11 ministros fazem sua estreia em reunião a 9 meses do fim do governo

11 ministros fazem sua estreia em reunião a 9 meses do fim do governo

No encontro de hoje, Lula vai pedir que eles tenham cuidado com discursos e ações para não criarem problemas para Dilma

Carol Pires / BRASÍLIA, O Estado de S.Paulo

05 de abril de 2010 | 00h00

Na reunião ministerial de hoje - a primeira do ano para 11 ministros recém-empossados -, o presidente Luiz Inácio Lula da Silva terá a oportunidade de estimular e advertir os novatos sobre a política do governo que está a nove meses do fim.
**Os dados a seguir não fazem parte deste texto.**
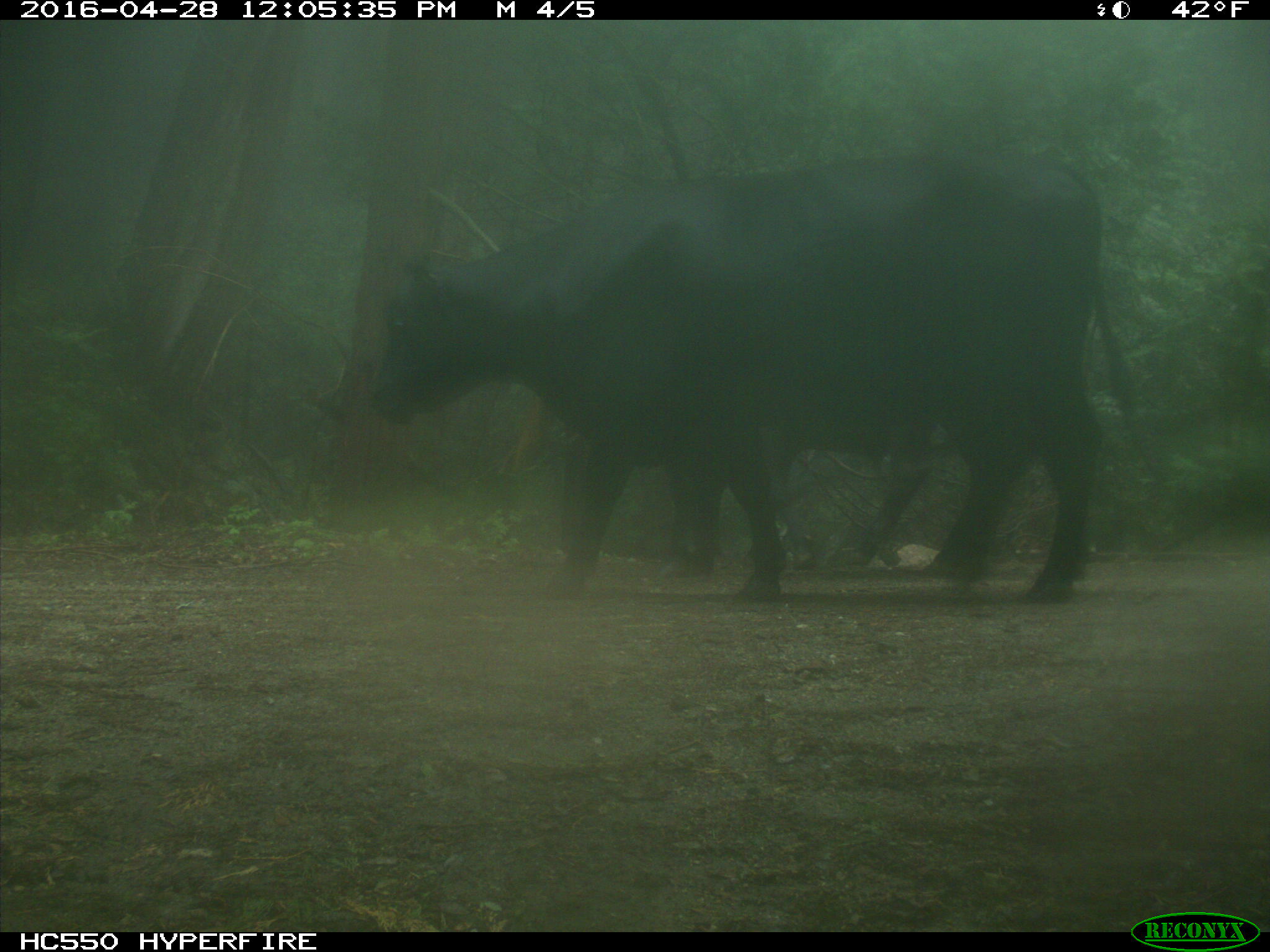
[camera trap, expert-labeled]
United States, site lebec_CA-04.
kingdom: Animalia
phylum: Chordata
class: Mammalia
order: Artiodactyla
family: Bovidae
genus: Bos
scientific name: Bos taurus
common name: domestic cow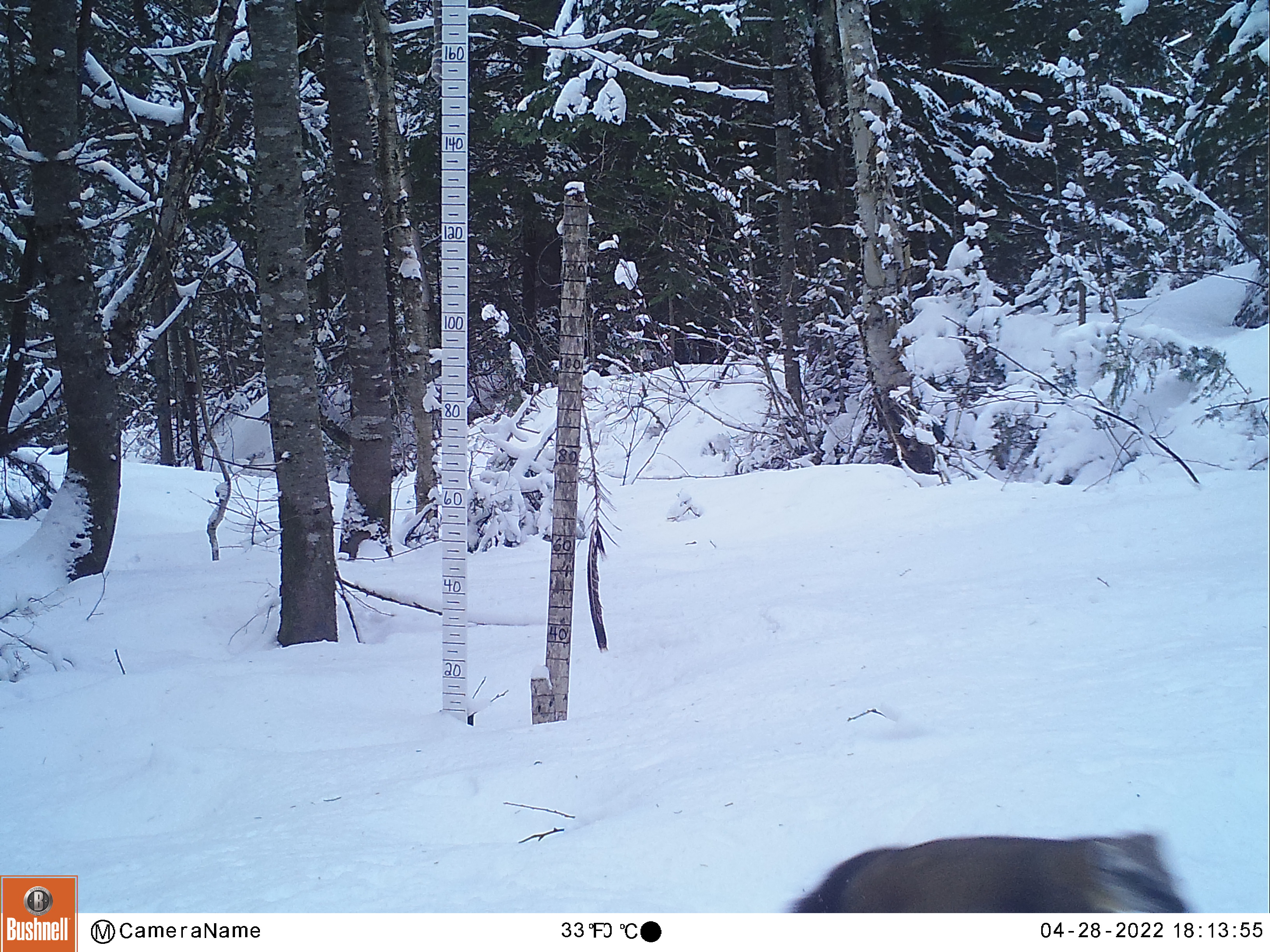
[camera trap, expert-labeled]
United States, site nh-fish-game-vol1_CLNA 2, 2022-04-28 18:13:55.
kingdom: Animalia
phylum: Chordata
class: Mammalia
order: Carnivora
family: Mustelidae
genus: Martes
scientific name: Martes americana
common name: american marten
American marten (Martes americana).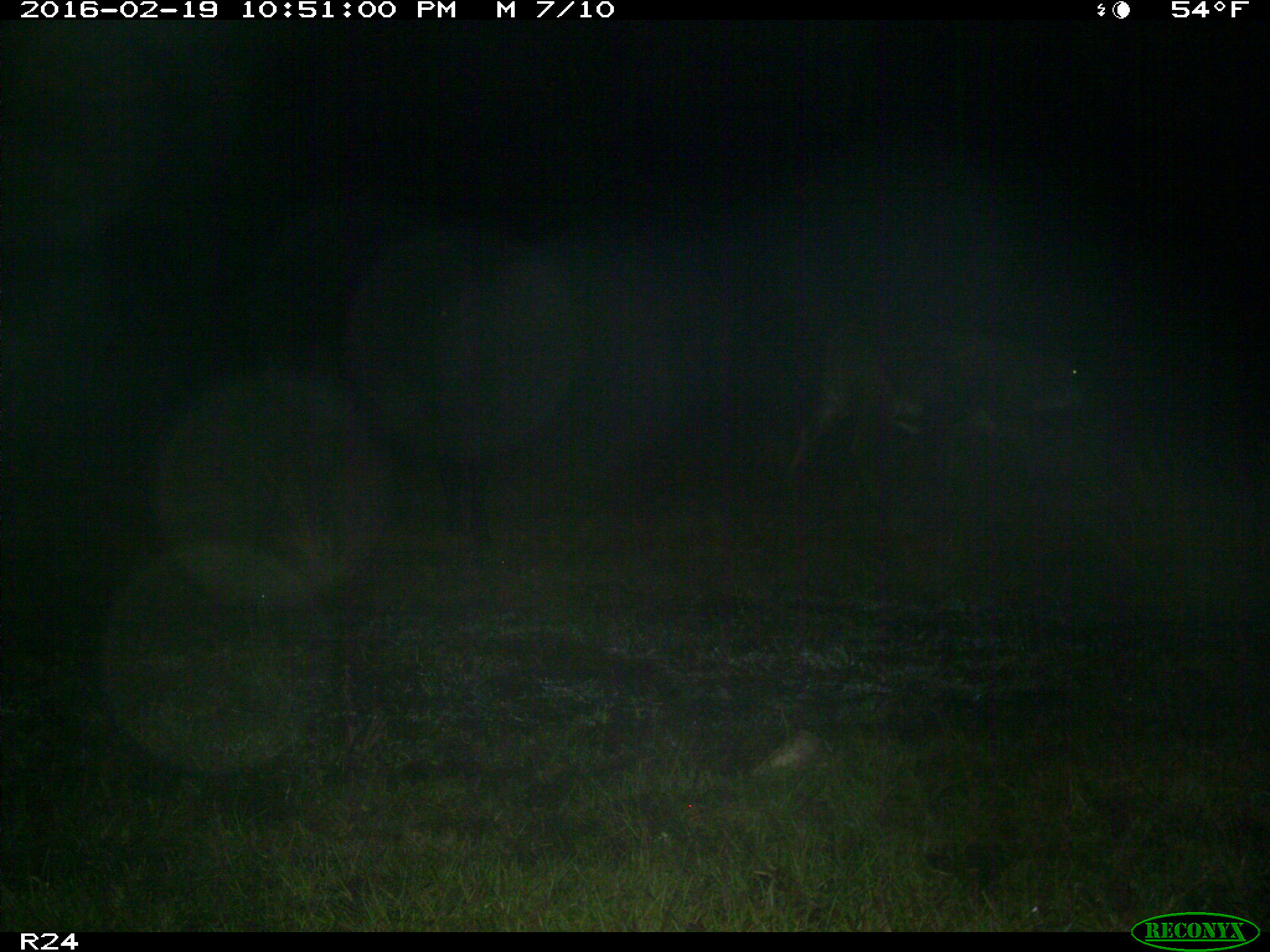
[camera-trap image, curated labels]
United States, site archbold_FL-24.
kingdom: Animalia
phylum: Chordata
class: Mammalia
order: Artiodactyla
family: Bovidae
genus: Bos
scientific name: Bos taurus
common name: domestic cow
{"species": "Bos taurus (domestic cow)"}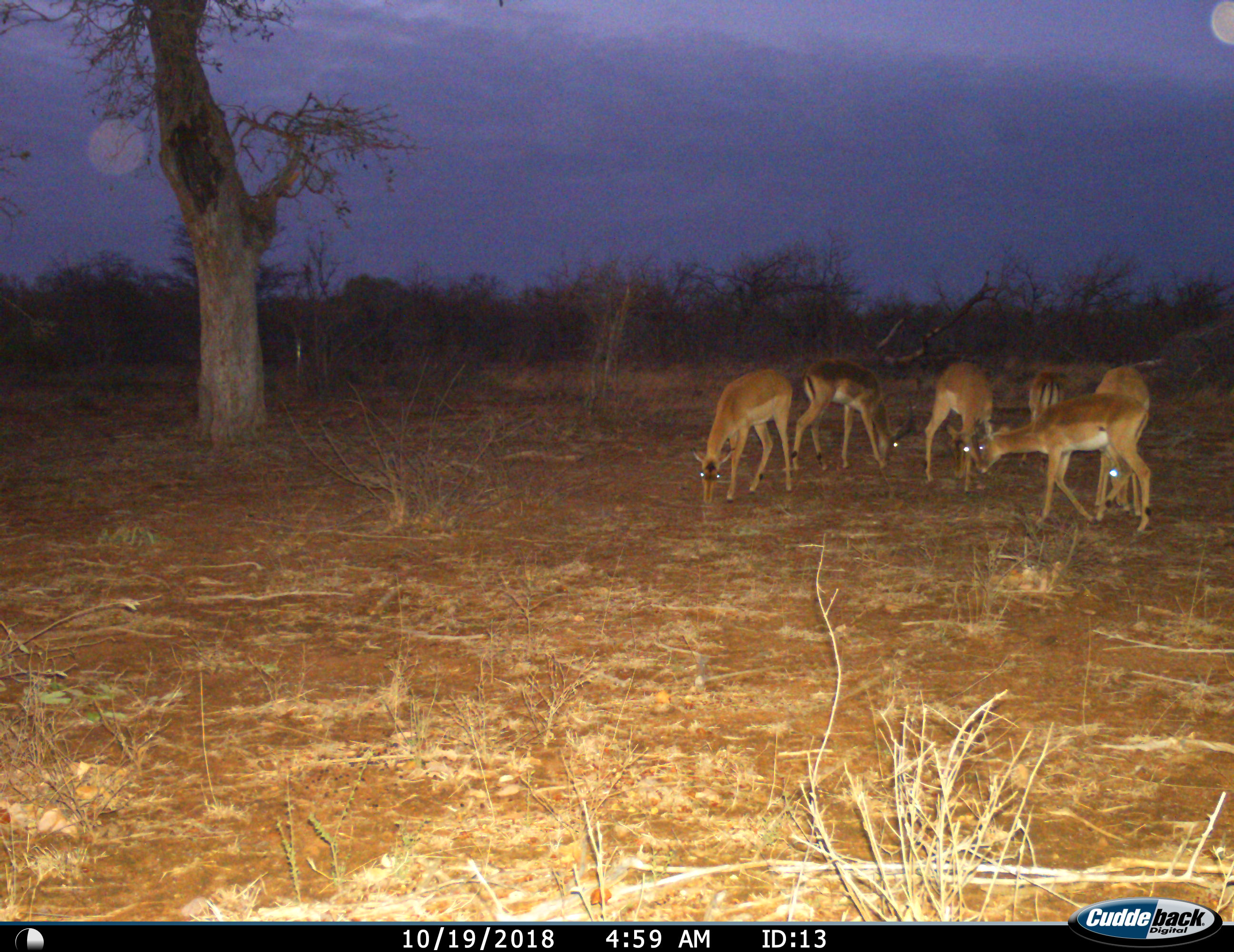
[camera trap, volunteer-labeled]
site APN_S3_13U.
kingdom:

Além de cobrar os ministros para trabalharem mais do que os seus antecessores, o presidente pretende pedir a todos que tenham cuidado com os discursos e as ações para não criarem problemas ao governo nem para a pré-candidata presidencial do PT, a ex-ministra da Casa Civil Dilma Rousseff.

Lula ainda deve ouvir de cada ministro uma rápida explanação sobre os programas em andamento sob a responsabilidade das pastas que estão assumindo.

Os novos titulares da Esplanada dos Ministérios são: Erenice Guerra (Casa Civil), Márcio Zimmermann (Minas e Energia), Izabella Teixeira (Meio Ambiente), João Santana (Integração Nacional), Wagner Rossi (Agricultura), Elói Ferreira (Secretaria Especial de Políticas e Promoção da Igualdade Racial), Márcia Lopes (Desenvolvimento Social), José Artur (Comunicações), Paulo Passos (Transportes) e Carlos Gabas Previdência Social). Também participará da reunião o ministro da Justiça Luiz Paulo Barreto, que substitui Tarso Genro desde fevereiro.

Cartilha. Na reunião, também deve ser entregue aos ministros a Cartilha de Condutas Vedadas aos Agentes Públicos Federais nas Eleições de 2010. A recomendação para que os membros do governo estejam atentos às regras ali escritas deve ser enfatizada pelo presidente.

O texto, compilado pela Advocacia-Geral da União (AGU), lista ações proibidas pela Justiça Eleitoral a agentes públicos nos três meses que antecedem o pleito, como aumento despesas de publicidade e veiculação de campanhas publicitárias de obras e programas com nomes ou imagens que caracterizem promoção pessoal. A cartilha estabelece ainda que candidatos, como Dilma, poderão participar de evento com a presença de Lula, mas só até junho.